Building an AMD Deep Learning Machine: Part 3

Benchmarking

The biggest question is how does this perform? Yeah the stack is open source, it uses a driver already integrated into the kernel and is able to run tensorflow, pytorch and caffe but how well does it do that?

Some results are provided from lambda labs for comparsion with the vega 56.

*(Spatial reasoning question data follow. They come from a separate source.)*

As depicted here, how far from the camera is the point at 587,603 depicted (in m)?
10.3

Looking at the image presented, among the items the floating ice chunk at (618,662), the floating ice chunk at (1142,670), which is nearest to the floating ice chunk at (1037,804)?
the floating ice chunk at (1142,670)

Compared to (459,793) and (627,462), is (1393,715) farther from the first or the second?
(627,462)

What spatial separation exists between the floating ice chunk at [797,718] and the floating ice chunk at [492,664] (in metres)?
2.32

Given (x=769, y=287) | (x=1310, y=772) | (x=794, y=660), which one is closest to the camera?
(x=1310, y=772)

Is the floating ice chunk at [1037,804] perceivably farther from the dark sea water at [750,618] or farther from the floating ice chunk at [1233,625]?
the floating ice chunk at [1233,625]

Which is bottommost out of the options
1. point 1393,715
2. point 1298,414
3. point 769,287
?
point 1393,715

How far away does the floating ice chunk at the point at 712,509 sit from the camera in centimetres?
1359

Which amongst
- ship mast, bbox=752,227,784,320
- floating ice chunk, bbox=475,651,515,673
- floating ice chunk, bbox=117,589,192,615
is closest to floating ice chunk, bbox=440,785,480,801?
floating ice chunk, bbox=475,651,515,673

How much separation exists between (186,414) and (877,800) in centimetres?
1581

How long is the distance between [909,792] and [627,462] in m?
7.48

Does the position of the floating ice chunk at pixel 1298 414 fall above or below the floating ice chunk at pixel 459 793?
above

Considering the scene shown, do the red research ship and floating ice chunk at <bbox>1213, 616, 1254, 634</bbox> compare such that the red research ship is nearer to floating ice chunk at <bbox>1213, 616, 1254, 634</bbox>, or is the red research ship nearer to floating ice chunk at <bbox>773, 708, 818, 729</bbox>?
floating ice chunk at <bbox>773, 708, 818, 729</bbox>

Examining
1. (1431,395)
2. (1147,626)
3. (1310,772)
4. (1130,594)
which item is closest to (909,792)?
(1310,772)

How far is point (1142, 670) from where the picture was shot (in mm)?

Model / GPU Vega 56 1080 Ti
ResNet-50 145.19 203.99
Inception v3 67.08 130.2
VGG16 80.57 133.16

The Vega GPU is quite about half as fast as the 1080ti on the worst performing model (Inception v3). The result for ResNet-50 is where the gap is the closest and that result was actually achieved by turning on ROCm Fusion. This fusion operation seems to alter the computation graph to combine multiple operations into a single convolution where possible.

To enable this, run export TF_ROCM_FUSION_ENABLE=1 inside the docker container before starting a tensorflow workload. Perhaps the other models would have been closer in performance to the 1080ti with this setting. Unfortunately, I was not able to perform very rigorous testing as I was building this machine for someone else. I would like to try out ROCm Fusion as well as [undervolting and overclocking the card])https://github.com/RadeonOpenCompute/ROCm/issues/463). Undervolting should reduce the amount of heat and fan noise, allowing the card to maintain higher boost frequencies.

Conclusion

While this build wasn't for me, I would certainly build this myself if I had an extra thousand dollars to use on this. After tax and everything the entire build was 996.17. However, the value for performance with the Vega GPU is actually pretty decent. I got the Vega 56 for $320 after tax. Considering that the cursory benchmark results obtained showed the Vega getting anywhere from 50-75% of the performance of a 1080ti at under a third of the price of a 1080ti (most new 1080ti's I see are around $850 at the moment).

In the future, it would be better to compare the cost/performance of the Vega to a lower tier Nvidia GPU like a 1070.